» **OBJECTIVE**
Reproduce word for word the portion of the theater review of A Nightime Travesty that starts with "There are no" and finishes with "wanton environmental destruction.".

» **TEXT EXCERPT**
+-------+
There are no safety rails for A Nightime Travesty, no discernible logic, only the thrill of what could possibly happen next. The latest provocation from theatre collective A Daylight Connection, this absurdist vaudeville is a reckless, exhilarating descent into the wreckage of colonialism, late-stage capitalism, the patriarchy and wanton environmental destruction.
Returning to Melbourne after a triumphant premiere at Yirramboi Festival, the show lands as part of Asia TOPA – and it's a literal fever dream that feels like the logical successor to Brecht and the most deranged episodes of Hey Hey It’s Saturday.
Co-created and performed by Kamarra Bell-Wykes and Carly Sheppard, A Nightime Travesty operates at the precipice of satire and existential dread. Sheppard’s Angel, an Indigenous Australian flight attendant aboard the Last Fleet, must survive a dubious spacecraft evacuating even more dubious clientele from an Earth now in smouldering ruin. It’s a post-colonial allegory with a phallocentric captain, a lecherous AI co-worker and an on-board infotainment system broadcasting Hey Hey It’s Judgement Day. There are bureaucratic nightmares, some decapitation and a dildo bike. The final reckoning? God, of course. And the eternal question: “Can the last Aboriginal alive defeat the most powerful incarnation of colonial evil?”
+-------+
» **RECORDED INFORMATION**

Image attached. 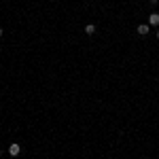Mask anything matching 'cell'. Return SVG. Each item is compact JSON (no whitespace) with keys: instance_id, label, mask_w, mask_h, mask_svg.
I'll return each mask as SVG.
<instances>
[{"instance_id":"6da1fadb","label":"cell","mask_w":159,"mask_h":159,"mask_svg":"<svg viewBox=\"0 0 159 159\" xmlns=\"http://www.w3.org/2000/svg\"><path fill=\"white\" fill-rule=\"evenodd\" d=\"M148 25L151 28H159V13H151L148 15Z\"/></svg>"},{"instance_id":"277c9868","label":"cell","mask_w":159,"mask_h":159,"mask_svg":"<svg viewBox=\"0 0 159 159\" xmlns=\"http://www.w3.org/2000/svg\"><path fill=\"white\" fill-rule=\"evenodd\" d=\"M85 34H89V36H91V34H96V25H93V24H87L85 25Z\"/></svg>"},{"instance_id":"ba28073f","label":"cell","mask_w":159,"mask_h":159,"mask_svg":"<svg viewBox=\"0 0 159 159\" xmlns=\"http://www.w3.org/2000/svg\"><path fill=\"white\" fill-rule=\"evenodd\" d=\"M0 157H2V148H0Z\"/></svg>"},{"instance_id":"3957f363","label":"cell","mask_w":159,"mask_h":159,"mask_svg":"<svg viewBox=\"0 0 159 159\" xmlns=\"http://www.w3.org/2000/svg\"><path fill=\"white\" fill-rule=\"evenodd\" d=\"M19 153H21V147H19L17 142H13L11 147H9V155H11V157H17Z\"/></svg>"},{"instance_id":"8992f818","label":"cell","mask_w":159,"mask_h":159,"mask_svg":"<svg viewBox=\"0 0 159 159\" xmlns=\"http://www.w3.org/2000/svg\"><path fill=\"white\" fill-rule=\"evenodd\" d=\"M2 34H4V30H2V28H0V36H2Z\"/></svg>"},{"instance_id":"5b68a950","label":"cell","mask_w":159,"mask_h":159,"mask_svg":"<svg viewBox=\"0 0 159 159\" xmlns=\"http://www.w3.org/2000/svg\"><path fill=\"white\" fill-rule=\"evenodd\" d=\"M148 2H151V4H157V2H159V0H148Z\"/></svg>"},{"instance_id":"52a82bcc","label":"cell","mask_w":159,"mask_h":159,"mask_svg":"<svg viewBox=\"0 0 159 159\" xmlns=\"http://www.w3.org/2000/svg\"><path fill=\"white\" fill-rule=\"evenodd\" d=\"M157 40H159V30H157Z\"/></svg>"},{"instance_id":"7a4b0ae2","label":"cell","mask_w":159,"mask_h":159,"mask_svg":"<svg viewBox=\"0 0 159 159\" xmlns=\"http://www.w3.org/2000/svg\"><path fill=\"white\" fill-rule=\"evenodd\" d=\"M136 32H138L140 36H147L148 32H151V25H148V24H140L138 28H136Z\"/></svg>"}]
</instances>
+-------+
» **EXERCISE ANSWER**
There are no safety rails for A Nightime Travesty, no discernible logic, only the thrill of what could possibly happen next. The latest provocation from theatre collective A Daylight Connection, this absurdist vaudeville is a reckless, exhilarating descent into the wreckage of colonialism, late-stage capitalism, the patriarchy and wanton environmental destruction.